Some Thoughts on Alison Weir - Part One

This coming week, our country's executive branch will be pushing for acceptance of a new nuclear non-proliferation initiative that refuses to accept the reality that one of the major players in the dynamics of nuclear proliferation is even a player in the discussion.

This coming week, our President's United Nations and State Department representatives will continue to push a meme that the recent UN Goldstone Report on last winter's Gaza Strip War is hopelessly flawed, and should be discounted because it equally condemns both sides in the tragic and unnecessary conflict.

This coming week, one of our country's most articulate critics of Israeli and American policies toward relentlessly shrinking Palestine and of our country's relationship with the expansionist Israeli state, will deliver three addresses in Anchorage:

• On Thursday October 8th,
Alison Weir will address the Bartlett Club (Denny's on DeBarr) at noon.

• On Friday October 9th, she will address the Alaska World Affairs Council (Hilton Hotel) at noon, and will speak at the Wilda Marston Theater at the Loussac Library at 7:00 p.m.


Already, the local pro-Zionist expansion network is aiming to have her appearances canceled. Beginning Friday, I started receiving calls from friends who had been contacted with the claim that Weir is a "Holocaust Denier."

I've been aware of Weir's work at If Americans Knew, and her articles at Counterpunch and other web sites for years, and had read of this false accusation before. Saturday evening, Weir was on Shannyn Moore's KBYR radio call-in program. I called and asked Weir to address the accusation. She strongly iterated that the accusation is absurd, explaining her personal knowledge of just how awful the Nazi Third Reich's liquidation of six million European Jews, along with millions of other innocents was.

Weir is in Alaska to inform our under-informed populace about the importance of getting unbiased information about the history of the Israeli state and its relationship to its neighbors and to our foreign policy decisions.
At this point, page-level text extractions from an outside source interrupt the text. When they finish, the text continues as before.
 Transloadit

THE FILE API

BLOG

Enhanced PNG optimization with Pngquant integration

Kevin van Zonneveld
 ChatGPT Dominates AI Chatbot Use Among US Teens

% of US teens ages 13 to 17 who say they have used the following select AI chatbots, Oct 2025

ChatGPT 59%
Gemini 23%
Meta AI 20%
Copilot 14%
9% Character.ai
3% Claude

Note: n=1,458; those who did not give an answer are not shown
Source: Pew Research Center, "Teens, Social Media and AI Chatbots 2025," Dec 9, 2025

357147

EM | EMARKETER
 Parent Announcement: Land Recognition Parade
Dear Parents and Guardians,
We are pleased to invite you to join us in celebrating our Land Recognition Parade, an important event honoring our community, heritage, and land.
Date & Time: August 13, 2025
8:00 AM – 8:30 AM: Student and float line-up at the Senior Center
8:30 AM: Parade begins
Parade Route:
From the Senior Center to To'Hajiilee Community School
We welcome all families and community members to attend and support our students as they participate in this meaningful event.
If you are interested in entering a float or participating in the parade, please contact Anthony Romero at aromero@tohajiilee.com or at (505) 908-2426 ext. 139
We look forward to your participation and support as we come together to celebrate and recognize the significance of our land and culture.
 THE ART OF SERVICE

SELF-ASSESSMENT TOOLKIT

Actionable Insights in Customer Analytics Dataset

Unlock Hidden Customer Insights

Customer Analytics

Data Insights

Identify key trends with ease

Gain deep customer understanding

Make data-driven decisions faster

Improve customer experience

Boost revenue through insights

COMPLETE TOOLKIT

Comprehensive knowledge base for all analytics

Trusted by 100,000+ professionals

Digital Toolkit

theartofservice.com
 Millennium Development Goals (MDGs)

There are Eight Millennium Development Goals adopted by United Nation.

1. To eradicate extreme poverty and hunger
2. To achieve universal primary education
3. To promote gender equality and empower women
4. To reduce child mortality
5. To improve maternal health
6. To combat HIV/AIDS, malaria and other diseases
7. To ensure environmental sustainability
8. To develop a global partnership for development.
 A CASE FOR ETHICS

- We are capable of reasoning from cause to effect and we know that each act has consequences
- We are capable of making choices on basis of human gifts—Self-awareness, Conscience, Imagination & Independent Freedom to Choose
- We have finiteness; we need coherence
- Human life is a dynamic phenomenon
My experience with her articles and talks available on YouTube is that she is very accurate. The attacks on her here, as at other places, are designed to take advantage of the lack of information most Americans have to balanced views on the Israeli-Palestinian conflict, and upon guilt many Americans feel through decades of exposure to heavily propagandized media coverage of events involving the Israeli state, in combination with relentless reminders of the Holocaust.

Last summer, Weir was on Eddie Burke's KBYR call-in program. Burke treated her with far less professionalism than did Shannyn Moore this Saturday.

The subject of the bombing and torpedoing of the USS Liberty during the 1967 Six-Day War came up. Burke, a U.S. Navy veteran, was totally ill-informed.

Burke claims he likes me. But when I've tried to bring up the USS Liberty with him, he immediately tries to change the subject. I believe, like every surviving member of the ship's crew, that the Israelis intended to sink the ship, while knowing it was American. Why they wanted to do that is still a mystery.

But I refuse to overrule the gut instincts of over 100 American sailors and officers who saw their shipmates killed or maimed over the course of hours; saw one American flag after another raised up the mast, and then shot down; saw torpedo boats come close enough to pepper all the lifeboats with hundreds of holes; and saw anyone willing to man a machine gun blasted to Hell.

Every surviving American from that attack - for which the commanding officer quietly received the Congressional Medal of Honor - believes the attack was intentional. A foreign government says it wasn't. If one sides with our brave sailors against that foreign government, one is immediately labeled an anti-Semite.

Why?

Any reader who wants to so label me for writing this - go find a living member of the USS Liberty crew who sides with that foreign government's version of the attack, and I'll reconsider my view.

Until then, Eddie - you're betraying your shipmates.